Excerpts of spatial question data:
----

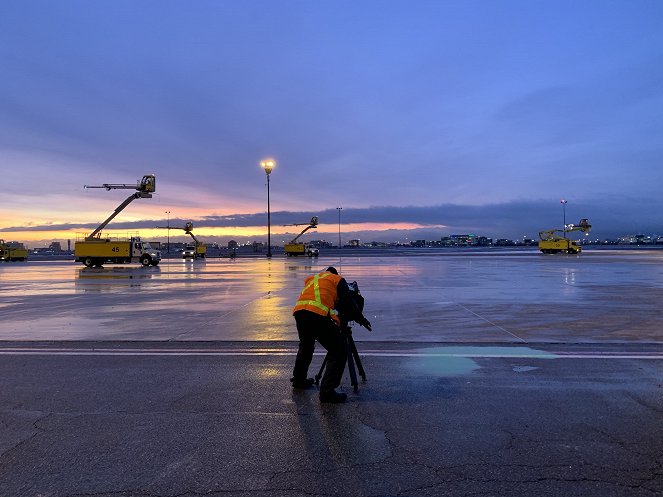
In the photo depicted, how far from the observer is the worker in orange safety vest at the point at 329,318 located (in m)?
5.70

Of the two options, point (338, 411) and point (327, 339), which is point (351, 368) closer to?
point (327, 339)

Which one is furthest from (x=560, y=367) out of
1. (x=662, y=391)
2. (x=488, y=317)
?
(x=488, y=317)

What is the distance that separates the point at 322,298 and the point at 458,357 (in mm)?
3104

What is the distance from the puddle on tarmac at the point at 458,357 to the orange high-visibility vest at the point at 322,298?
2.00 metres

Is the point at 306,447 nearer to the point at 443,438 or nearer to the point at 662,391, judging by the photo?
the point at 443,438

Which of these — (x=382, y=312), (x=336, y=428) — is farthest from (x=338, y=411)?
(x=382, y=312)

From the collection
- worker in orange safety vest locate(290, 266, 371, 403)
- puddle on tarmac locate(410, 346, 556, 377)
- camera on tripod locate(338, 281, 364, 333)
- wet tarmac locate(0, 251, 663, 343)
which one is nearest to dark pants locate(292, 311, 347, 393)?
worker in orange safety vest locate(290, 266, 371, 403)

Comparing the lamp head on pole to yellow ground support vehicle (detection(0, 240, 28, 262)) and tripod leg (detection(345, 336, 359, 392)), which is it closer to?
yellow ground support vehicle (detection(0, 240, 28, 262))

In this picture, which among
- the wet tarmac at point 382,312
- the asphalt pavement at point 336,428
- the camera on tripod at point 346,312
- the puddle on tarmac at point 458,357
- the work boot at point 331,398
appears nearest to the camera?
the asphalt pavement at point 336,428

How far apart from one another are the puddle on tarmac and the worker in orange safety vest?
1.75m

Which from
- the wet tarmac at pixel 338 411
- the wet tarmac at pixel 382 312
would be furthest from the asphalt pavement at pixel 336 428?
the wet tarmac at pixel 382 312

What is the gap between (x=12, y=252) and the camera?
5878 cm

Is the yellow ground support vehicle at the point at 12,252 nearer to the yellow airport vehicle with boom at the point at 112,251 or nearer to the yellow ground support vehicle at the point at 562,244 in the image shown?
the yellow airport vehicle with boom at the point at 112,251

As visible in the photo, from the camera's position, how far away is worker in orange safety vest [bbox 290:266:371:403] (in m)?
5.70
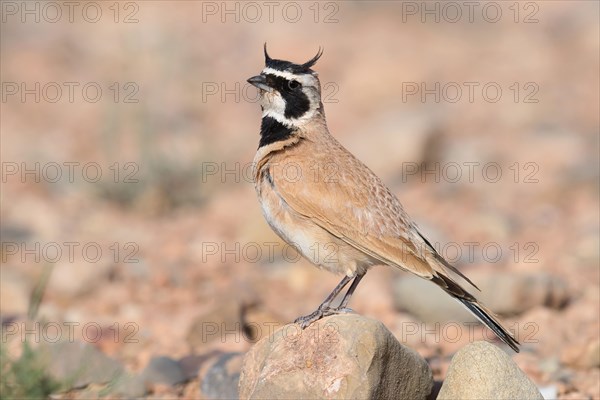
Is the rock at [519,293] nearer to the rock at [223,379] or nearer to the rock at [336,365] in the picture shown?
the rock at [223,379]

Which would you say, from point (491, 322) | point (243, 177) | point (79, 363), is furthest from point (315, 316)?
point (243, 177)

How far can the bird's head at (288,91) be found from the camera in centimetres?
679

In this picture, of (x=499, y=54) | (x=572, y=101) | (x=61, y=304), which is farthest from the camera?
(x=499, y=54)

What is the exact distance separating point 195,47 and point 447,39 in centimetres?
507

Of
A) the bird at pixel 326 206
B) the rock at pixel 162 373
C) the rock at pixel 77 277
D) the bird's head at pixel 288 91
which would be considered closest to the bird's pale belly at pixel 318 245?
the bird at pixel 326 206

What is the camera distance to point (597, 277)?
9.22m

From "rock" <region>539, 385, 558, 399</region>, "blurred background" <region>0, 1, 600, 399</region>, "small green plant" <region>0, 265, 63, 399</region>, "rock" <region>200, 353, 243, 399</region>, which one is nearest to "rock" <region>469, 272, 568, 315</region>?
"blurred background" <region>0, 1, 600, 399</region>

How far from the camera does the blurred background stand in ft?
25.8

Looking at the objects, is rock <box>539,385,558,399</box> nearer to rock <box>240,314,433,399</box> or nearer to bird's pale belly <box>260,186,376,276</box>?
rock <box>240,314,433,399</box>

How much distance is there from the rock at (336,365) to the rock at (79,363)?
57.0 inches

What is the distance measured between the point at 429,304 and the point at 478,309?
2.20 meters

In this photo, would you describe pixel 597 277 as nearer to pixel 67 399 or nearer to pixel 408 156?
pixel 408 156

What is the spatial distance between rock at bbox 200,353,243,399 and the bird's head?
168 centimetres

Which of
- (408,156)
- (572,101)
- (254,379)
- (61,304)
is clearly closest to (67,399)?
(254,379)
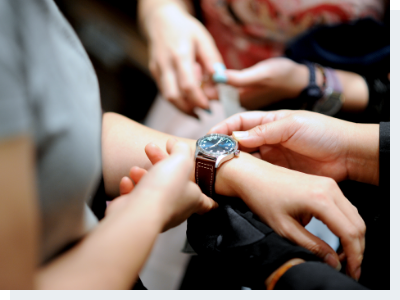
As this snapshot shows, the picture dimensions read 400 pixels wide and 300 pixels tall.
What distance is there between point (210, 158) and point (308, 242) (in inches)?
9.6

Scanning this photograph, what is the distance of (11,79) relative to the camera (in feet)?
0.98

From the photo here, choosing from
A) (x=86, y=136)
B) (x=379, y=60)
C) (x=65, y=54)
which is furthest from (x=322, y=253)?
(x=379, y=60)

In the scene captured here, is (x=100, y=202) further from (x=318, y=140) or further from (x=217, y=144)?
(x=318, y=140)

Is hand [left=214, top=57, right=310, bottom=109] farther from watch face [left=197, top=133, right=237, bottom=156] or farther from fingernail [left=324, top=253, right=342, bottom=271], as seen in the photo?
fingernail [left=324, top=253, right=342, bottom=271]

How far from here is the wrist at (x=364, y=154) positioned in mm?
625

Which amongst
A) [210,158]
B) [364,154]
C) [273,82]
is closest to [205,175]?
[210,158]

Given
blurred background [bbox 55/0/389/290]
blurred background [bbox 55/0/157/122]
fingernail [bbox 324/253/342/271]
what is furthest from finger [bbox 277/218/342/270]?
blurred background [bbox 55/0/157/122]

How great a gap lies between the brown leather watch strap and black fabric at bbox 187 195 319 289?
0.05m

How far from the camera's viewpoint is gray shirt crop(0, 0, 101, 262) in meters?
0.30

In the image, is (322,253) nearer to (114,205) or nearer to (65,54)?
(114,205)

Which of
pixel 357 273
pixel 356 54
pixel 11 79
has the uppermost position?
pixel 11 79

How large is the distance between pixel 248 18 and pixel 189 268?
0.85 meters

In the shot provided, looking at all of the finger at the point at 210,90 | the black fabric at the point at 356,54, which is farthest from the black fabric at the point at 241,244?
the black fabric at the point at 356,54

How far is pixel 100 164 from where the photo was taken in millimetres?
605
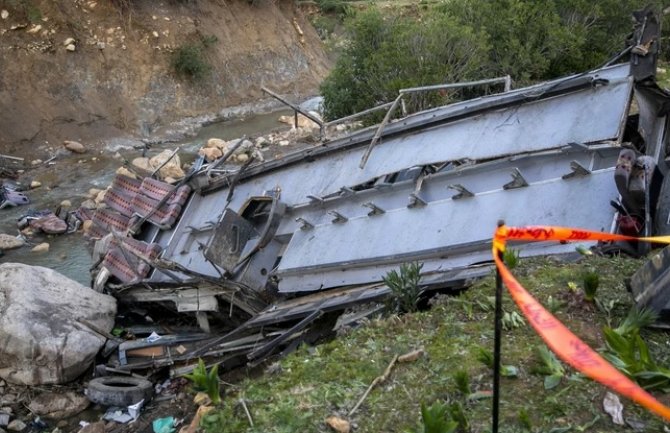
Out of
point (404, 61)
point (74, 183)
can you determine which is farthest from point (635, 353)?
point (74, 183)

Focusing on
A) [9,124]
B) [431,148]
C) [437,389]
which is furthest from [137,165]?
[437,389]

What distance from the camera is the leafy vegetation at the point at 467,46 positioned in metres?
12.0

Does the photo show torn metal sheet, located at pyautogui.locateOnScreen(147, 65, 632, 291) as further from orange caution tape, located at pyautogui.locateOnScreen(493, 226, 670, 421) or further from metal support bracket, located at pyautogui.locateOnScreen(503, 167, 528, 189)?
orange caution tape, located at pyautogui.locateOnScreen(493, 226, 670, 421)

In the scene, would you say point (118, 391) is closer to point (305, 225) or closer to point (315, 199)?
point (305, 225)

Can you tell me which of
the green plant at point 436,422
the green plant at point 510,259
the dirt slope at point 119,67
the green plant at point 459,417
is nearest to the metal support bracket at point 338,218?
the green plant at point 510,259

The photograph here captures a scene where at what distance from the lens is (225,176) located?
7461 mm

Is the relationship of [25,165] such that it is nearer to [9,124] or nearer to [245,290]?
[9,124]

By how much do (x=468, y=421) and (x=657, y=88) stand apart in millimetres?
3774

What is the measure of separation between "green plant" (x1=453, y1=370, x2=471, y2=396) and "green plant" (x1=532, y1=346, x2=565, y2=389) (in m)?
0.40

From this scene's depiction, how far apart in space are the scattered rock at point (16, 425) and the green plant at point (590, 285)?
5.56m

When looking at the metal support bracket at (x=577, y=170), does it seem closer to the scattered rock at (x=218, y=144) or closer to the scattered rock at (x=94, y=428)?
the scattered rock at (x=94, y=428)

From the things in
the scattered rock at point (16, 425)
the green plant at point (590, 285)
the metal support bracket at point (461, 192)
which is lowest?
the scattered rock at point (16, 425)

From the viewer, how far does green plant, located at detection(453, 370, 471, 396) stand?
304 cm

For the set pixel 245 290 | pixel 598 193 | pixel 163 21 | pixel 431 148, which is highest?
pixel 163 21
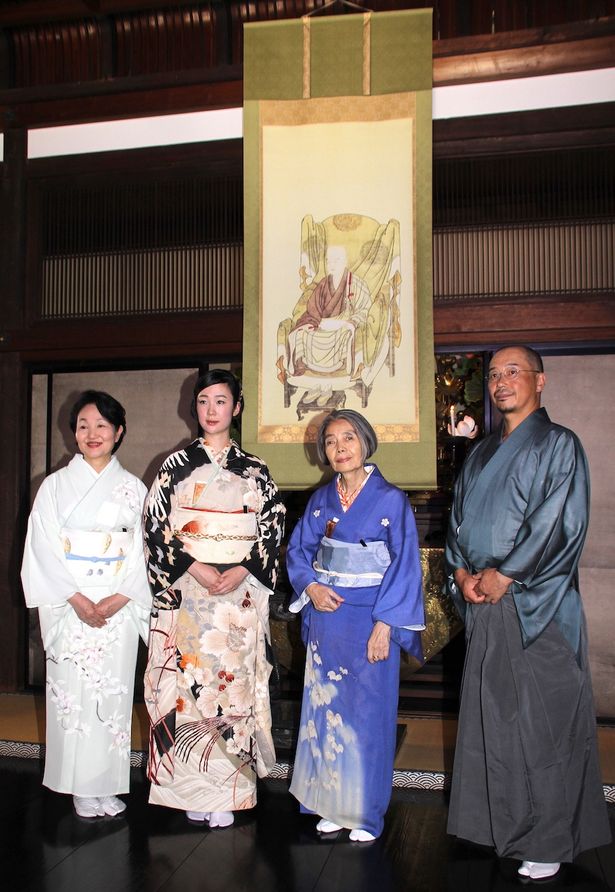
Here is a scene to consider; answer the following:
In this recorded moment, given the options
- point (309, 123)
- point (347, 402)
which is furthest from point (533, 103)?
point (347, 402)

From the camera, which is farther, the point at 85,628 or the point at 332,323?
the point at 332,323

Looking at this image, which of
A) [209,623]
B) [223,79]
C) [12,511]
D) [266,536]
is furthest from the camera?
[12,511]

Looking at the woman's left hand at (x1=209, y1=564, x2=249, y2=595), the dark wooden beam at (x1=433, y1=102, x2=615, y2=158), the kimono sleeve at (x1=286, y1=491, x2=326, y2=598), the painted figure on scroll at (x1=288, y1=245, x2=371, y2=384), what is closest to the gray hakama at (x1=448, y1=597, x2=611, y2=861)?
the kimono sleeve at (x1=286, y1=491, x2=326, y2=598)

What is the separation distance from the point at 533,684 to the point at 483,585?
0.42 metres

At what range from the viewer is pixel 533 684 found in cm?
320

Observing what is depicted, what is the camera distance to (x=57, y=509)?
12.3 feet

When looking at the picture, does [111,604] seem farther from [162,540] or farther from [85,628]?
[162,540]

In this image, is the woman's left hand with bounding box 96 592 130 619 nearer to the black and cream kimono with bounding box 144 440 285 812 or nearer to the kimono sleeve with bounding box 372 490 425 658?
the black and cream kimono with bounding box 144 440 285 812

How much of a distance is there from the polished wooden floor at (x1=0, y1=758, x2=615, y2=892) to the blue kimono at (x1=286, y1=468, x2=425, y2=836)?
168 mm

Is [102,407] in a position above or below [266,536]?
above

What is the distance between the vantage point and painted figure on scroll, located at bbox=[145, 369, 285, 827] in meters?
3.56

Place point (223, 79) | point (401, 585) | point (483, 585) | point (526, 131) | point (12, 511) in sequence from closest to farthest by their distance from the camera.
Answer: point (483, 585)
point (401, 585)
point (526, 131)
point (223, 79)
point (12, 511)

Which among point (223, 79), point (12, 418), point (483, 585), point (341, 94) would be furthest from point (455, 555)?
point (223, 79)

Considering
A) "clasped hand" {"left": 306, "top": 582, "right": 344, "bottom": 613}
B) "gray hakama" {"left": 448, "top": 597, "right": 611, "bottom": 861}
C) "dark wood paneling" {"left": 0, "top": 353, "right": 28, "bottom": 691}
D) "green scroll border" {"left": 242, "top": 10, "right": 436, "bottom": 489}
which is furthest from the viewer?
"dark wood paneling" {"left": 0, "top": 353, "right": 28, "bottom": 691}
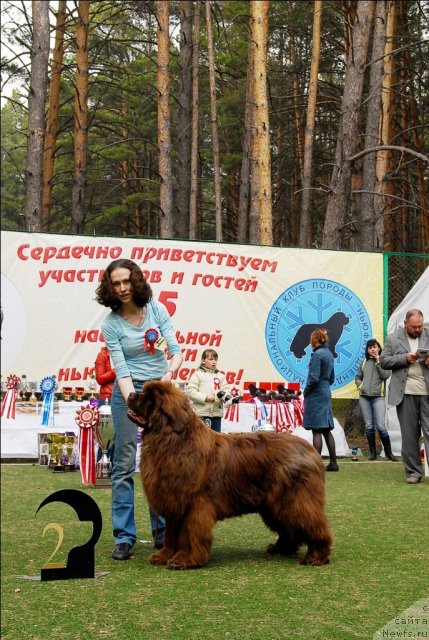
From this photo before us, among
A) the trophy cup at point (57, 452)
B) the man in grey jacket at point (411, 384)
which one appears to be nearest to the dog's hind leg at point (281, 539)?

----

> _WORK REQUIRED_
Pull out every line of the material above that contains the word "feet".

> _ANSWER TO THIS PROBLEM_
Scanning this photograph, what is the distance of (11,79) relative to the camera (in feet)?
12.3 feet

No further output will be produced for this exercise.